Task objective – As you reproduce every line below, keep it exactly as written and leave out the images.

Dataset extract –
^^^^^^^^^^^^^^^^
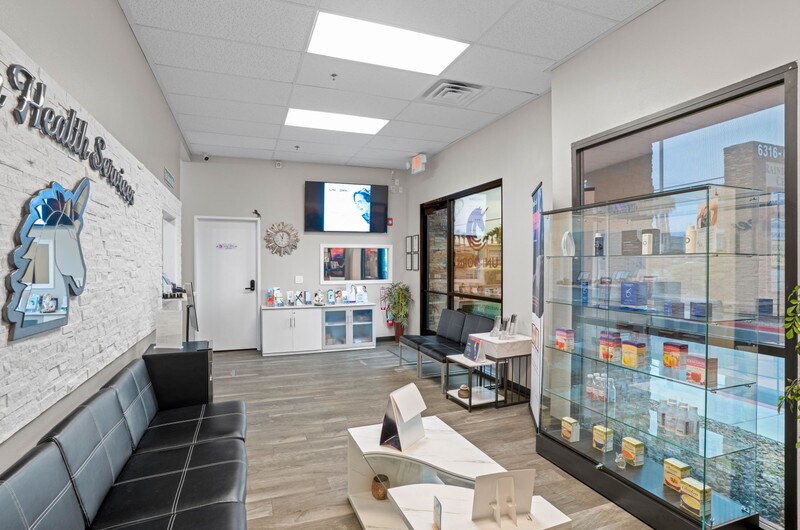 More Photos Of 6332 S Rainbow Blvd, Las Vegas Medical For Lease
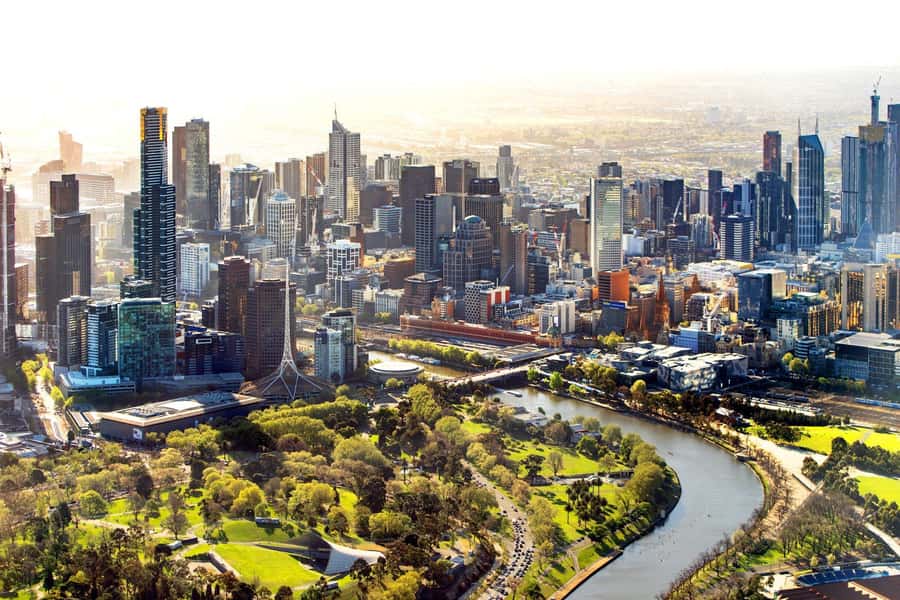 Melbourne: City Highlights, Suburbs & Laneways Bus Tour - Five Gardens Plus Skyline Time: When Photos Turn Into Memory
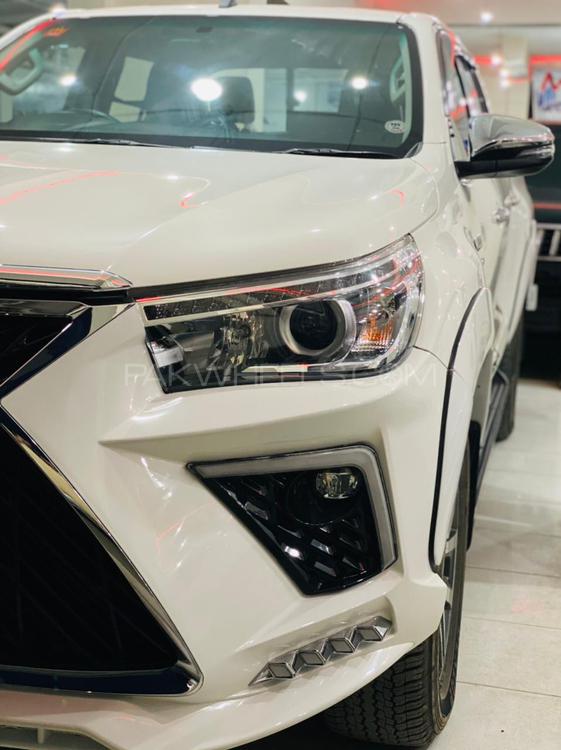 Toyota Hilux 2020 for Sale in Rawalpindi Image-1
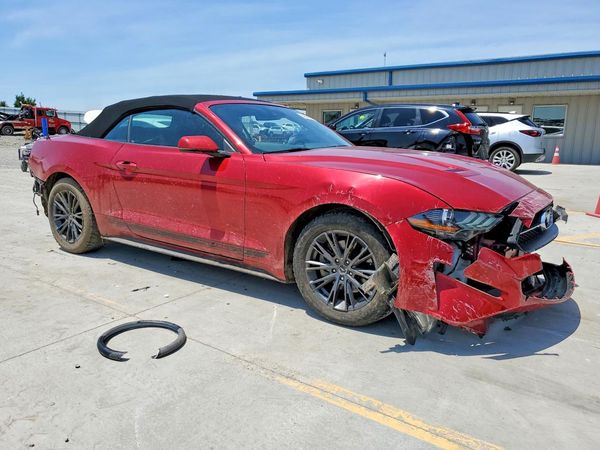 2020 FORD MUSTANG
^^^^^^^^^^^^^^^^
Written solution –
 More Photos Of 6332 S Rainbow Blvd, Las Vegas Medical For Lease
 Melbourne: City Highlights, Suburbs & Laneways Bus Tour - Five Gardens Plus Skyline Time: When Photos Turn Into Memory
 Toyota Hilux 2020 for Sale in Rawalpindi Image-1
 2020 FORD MUSTANG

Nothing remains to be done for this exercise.